The defendants in the case searched their electronic documents and identified 1,140,000 potentially relevant documents. The lawyers worked from that group of documents to identify those that were relevant using key word searches and searching for ten key words. They then subjected what they had left to an automatic deduplication process to remove copies of identical documents, reducing the number of documents they had to consider to 197,000. The lawyers then manually reviewed those documents to identify 5,212 documents they had to disclose to the claimants. This exercise took 6,700 hours of lawyers’ time and cost the defendant £2 million in legal fees plus expenses! The issue before the Court was whether this exercise had been enough and the Court concluded that it was not, back up tapes containing e-mail accounts of named individuals who had left the defendant’s employment had not been searched and the key words used were insufficient. The defendants were therefore ordered to search the back up tapes and both those and the documents already searched for the additional key words.  

The effect of the order is that the cost of the whole exercise is likely to be significantly more than it would have been had the parameters for the search included these matters at the outset. Furthermore the defendant’s back up tapes were not organised or catalogued their purpose being to assist in disaster recovery and this made recovery of the documents even more difficult.  

A reasonable and proportionate search  

In a large claim the extent of the search for documents should be much broader than it will be in lower value claims. The Court rules recognise this requiring that the search should be:  

  • reasonable in view of all the circumstances of the case; and  
  • proportionate to the amount of money involved, the importance of the case, the complexity of the issues and the financial position of each party.  

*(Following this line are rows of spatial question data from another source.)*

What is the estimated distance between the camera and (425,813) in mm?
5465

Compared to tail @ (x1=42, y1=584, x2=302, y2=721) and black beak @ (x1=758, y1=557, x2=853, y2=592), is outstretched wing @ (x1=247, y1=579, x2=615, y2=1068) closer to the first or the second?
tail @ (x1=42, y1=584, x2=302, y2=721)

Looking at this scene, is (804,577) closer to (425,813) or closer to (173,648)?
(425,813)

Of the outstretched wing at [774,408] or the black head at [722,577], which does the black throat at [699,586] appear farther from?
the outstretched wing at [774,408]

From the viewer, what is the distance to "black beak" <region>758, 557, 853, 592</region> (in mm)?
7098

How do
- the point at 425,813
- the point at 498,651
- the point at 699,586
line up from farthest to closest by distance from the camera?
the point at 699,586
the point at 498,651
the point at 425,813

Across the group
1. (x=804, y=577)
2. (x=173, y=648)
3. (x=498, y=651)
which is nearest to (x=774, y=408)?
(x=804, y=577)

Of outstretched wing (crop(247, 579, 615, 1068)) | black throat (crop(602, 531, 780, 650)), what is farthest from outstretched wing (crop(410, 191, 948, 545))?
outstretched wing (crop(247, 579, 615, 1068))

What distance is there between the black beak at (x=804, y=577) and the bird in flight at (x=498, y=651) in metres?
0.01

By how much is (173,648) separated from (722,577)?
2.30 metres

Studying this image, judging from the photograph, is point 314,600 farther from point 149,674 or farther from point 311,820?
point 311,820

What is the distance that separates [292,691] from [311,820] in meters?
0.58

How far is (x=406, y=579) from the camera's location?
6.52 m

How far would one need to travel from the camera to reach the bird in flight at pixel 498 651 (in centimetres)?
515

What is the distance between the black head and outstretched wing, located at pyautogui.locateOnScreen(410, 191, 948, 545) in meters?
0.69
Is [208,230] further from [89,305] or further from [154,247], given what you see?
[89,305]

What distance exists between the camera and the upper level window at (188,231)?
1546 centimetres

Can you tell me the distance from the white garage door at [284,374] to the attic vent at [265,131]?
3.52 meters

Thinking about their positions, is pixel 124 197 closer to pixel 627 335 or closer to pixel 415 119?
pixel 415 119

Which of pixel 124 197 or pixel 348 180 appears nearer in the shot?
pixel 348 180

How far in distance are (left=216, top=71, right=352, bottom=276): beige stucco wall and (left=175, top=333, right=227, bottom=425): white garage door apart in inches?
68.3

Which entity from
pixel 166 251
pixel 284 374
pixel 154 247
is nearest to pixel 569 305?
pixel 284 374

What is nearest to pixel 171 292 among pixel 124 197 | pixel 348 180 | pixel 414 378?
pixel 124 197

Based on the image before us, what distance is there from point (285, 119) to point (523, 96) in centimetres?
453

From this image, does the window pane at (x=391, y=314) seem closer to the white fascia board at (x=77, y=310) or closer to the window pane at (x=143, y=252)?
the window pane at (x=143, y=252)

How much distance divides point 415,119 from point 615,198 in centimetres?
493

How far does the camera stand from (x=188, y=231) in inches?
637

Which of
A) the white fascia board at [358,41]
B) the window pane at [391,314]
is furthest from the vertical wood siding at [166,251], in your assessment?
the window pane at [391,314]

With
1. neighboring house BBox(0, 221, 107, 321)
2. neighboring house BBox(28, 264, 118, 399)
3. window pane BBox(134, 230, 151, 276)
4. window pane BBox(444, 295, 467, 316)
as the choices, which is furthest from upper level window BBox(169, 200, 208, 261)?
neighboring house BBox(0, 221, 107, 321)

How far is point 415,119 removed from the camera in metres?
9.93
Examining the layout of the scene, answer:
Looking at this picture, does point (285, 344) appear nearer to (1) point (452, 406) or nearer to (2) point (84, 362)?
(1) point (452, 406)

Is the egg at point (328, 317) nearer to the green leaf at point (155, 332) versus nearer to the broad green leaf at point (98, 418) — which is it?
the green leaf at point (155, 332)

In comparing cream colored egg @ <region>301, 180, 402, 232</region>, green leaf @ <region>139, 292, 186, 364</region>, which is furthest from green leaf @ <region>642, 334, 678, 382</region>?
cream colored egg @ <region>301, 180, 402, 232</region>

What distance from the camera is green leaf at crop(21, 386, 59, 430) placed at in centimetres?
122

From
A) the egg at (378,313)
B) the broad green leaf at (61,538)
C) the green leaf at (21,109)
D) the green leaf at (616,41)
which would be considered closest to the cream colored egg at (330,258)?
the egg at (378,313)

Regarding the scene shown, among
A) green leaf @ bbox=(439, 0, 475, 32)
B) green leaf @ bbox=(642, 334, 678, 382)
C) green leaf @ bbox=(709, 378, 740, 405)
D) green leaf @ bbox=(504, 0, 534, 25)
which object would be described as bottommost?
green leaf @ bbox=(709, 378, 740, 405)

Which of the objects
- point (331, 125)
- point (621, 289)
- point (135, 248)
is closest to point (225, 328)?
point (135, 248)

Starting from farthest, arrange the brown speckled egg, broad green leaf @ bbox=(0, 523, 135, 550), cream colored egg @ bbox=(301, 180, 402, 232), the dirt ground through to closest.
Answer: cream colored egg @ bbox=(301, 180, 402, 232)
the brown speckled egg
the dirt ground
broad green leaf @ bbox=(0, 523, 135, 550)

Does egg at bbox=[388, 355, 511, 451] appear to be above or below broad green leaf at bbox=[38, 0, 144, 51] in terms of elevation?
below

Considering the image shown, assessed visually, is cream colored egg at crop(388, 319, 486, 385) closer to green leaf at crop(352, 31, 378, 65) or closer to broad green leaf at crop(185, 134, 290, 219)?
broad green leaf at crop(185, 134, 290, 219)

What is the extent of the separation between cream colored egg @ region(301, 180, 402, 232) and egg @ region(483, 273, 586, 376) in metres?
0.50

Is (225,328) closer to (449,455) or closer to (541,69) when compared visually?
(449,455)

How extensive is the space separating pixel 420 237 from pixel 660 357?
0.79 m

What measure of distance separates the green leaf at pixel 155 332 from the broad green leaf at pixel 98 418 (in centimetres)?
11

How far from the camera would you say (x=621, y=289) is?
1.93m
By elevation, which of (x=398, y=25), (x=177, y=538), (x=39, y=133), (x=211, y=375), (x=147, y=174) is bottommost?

However the signs are that a practice of not searching through and disclosing e-mails and other electronic records is no longer likely to be sanctioned by the court. A Judge in another case has already referred to the Digicel case with approval.  

Dealing with disclosure of documents is a necessary part of litigation and we’ve already indicated that a case can succeed or fail on the documents alone, as indeed the claimants expect to happen in the Digicel case. The cost of disclosure should not however act as a deterrent to pursuing a good claim or a good defence.  

Lessons to learn to minimise the costs of disclosure

  • Document retention policies should plan for the possibility of litigation and disclosure – in this case including a system that allowed the easier retrieval of former employees e-mail accounts may have avoided the need for retrieval of back up data;  
  • Not searching or refusing to search a group or groups of documents is risky;  
  • The parties in the Digicel case had not discussed or planned for how they would deal with disclosure of documents. The Court rules advise discussion between the parties and the Judge was very critical of the failure to agree an approach stressing that the lawyers should have discussed these issues and cooperated to resolve them. Had this happened the cost of the exercise may well have been significantly reduced.